Cash rich banks have and will inevitably attract predators. Present proposals envisage banks being controlled by supermarkets, grocers and other commercial entities. In the past, British banks have frequently been taken over by banks regulated in cultures which encourage and reward massive risk-taking of a type which caused the present crisis.

 

The solution surely is to restrict deposit taking in the UK to banks and building societies both controlled and managed by ‘fit and proper’ retail bankers who comply with defined criteria.

1. A cap could be placed on the maximum amount allowed to be lent by any deposit taking banking group to any borrower group, country or sector.

2. A specified percentage of deposits could be restricted to be used solely for lending to stable UK businesses and for prudential house purchases.

3. Such activities would no longer require highly paid risk takers and a cap could be placed on the remuneration of bankers who manage deposit takers.

4. The Bank of England could have a golden share to prevent opportunistic takeovers – in return for the deposit protection scheme.

 

The above restrictions would not apply to banks which do not take deposits covered by the deposit protection scheme. The present High Street banks could hive down and decouple their deposit taking branches, distributing shares in the new entities to their then existing shareholders. Such shares would ideally be listed on the Stock Exchange.

 

Present Dangers

A systemic weakness in the present position is exemplified by the following extract from Bankers to Bankruptcy by James Lingard now available on Kindle:

 

A Banker’s Confession

 

‘One of my team, who had been set the task of checking our holdings of bonds against the latest risk assessment software, identified three holdings which we should never have touched. I cannot really blame my colleagues who made the investments. They were simply following the rest of the market and relied on the rating agencies who had considered the bonds to be triple AAA. The auditors gave no warning of any problem and the regulators seemed to be perfectly content.

‘The potential losses were so large that they exceeded the capital and reserves of the bank. We had become technically insolvent.

‘I immediately went into emergency mode and organised teams of our investment bankers to create parcels mixing the junk bonds with higher grade bonds which I knew to be attractive to the market. With a bit of luck, our sales people would succeed in passing them on to those of our competitors who had failed to invest in the new software.

‘I instructed the sales teams to ensure that nothing was said or done to mislead the victims on whom the junk was about to be unloaded. “Simply tell them what is available, that we are overexposed and a policy decision has been taken to diversify the risk.” Perhaps, the bonds would not default – who could tell. Remember, we could be wrong. None of them have actually defaulted yet.

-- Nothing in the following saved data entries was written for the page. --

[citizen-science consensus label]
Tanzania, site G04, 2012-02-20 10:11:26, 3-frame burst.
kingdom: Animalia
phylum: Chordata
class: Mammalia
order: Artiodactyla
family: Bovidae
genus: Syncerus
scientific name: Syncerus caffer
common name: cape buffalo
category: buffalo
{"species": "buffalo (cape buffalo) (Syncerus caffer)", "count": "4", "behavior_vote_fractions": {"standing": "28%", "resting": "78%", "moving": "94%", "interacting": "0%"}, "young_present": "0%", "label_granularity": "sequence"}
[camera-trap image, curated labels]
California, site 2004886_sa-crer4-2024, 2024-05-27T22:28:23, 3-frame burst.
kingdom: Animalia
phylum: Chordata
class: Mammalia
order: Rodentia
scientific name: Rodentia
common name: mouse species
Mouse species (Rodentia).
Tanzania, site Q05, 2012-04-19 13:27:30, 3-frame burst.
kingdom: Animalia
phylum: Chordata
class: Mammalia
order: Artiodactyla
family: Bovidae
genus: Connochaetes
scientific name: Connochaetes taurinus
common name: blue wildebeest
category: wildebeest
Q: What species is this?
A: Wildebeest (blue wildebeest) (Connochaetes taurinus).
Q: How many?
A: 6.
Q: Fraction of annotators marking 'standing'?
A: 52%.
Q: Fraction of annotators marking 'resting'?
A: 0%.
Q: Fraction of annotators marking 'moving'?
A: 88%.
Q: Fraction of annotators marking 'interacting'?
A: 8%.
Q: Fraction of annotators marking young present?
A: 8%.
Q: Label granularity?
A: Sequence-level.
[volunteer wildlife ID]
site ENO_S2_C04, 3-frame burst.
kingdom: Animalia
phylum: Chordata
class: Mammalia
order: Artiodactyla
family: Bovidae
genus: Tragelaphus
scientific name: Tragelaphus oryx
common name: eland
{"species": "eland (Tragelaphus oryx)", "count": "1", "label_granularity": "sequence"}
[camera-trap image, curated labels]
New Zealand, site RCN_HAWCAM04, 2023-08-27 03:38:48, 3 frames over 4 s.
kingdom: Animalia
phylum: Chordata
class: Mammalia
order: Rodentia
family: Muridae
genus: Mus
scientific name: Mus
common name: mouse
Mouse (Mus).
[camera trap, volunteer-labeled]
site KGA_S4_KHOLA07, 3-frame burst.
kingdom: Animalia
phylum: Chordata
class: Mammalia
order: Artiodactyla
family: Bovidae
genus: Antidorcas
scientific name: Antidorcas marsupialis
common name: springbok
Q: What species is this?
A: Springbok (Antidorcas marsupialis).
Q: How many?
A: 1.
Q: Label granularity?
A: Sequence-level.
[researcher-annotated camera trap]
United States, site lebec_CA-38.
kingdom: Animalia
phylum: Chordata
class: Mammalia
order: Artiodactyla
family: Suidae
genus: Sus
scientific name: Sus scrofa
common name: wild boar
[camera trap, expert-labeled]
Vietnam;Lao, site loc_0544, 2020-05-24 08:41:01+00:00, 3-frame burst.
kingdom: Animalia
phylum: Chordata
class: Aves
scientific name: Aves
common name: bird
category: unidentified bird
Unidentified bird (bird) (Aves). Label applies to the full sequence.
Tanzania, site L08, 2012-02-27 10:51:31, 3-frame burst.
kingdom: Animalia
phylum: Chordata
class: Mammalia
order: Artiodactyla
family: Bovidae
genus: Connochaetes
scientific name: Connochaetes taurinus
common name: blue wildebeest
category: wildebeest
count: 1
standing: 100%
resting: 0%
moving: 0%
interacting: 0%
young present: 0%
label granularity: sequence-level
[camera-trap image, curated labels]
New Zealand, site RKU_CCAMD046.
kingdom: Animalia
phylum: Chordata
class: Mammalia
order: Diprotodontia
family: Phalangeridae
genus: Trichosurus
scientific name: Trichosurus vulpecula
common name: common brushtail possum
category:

‘In just three weeks, hard working investment bankers succeeded in unloading all the suspect bonds. OK, we made a loss on those holdings but nothing like the disaster which could have hit us. Those sales guys saved the bank – no question about that. I intend to pay all my people concerned decent bonuses. They’ve earned it. I don’t care what the politicians say.’ The Banker chuckled at the thought. ‘I went to see the regulators this morning and warned about bonds circulating in the market at a gross overvalue.’

But, can it be right to allow banks to operate in the market on a ‘dog eats dog’ basis? Do we really want a free market economy? And did the guys who ‘saved the bank’ deserve million pound bonuses?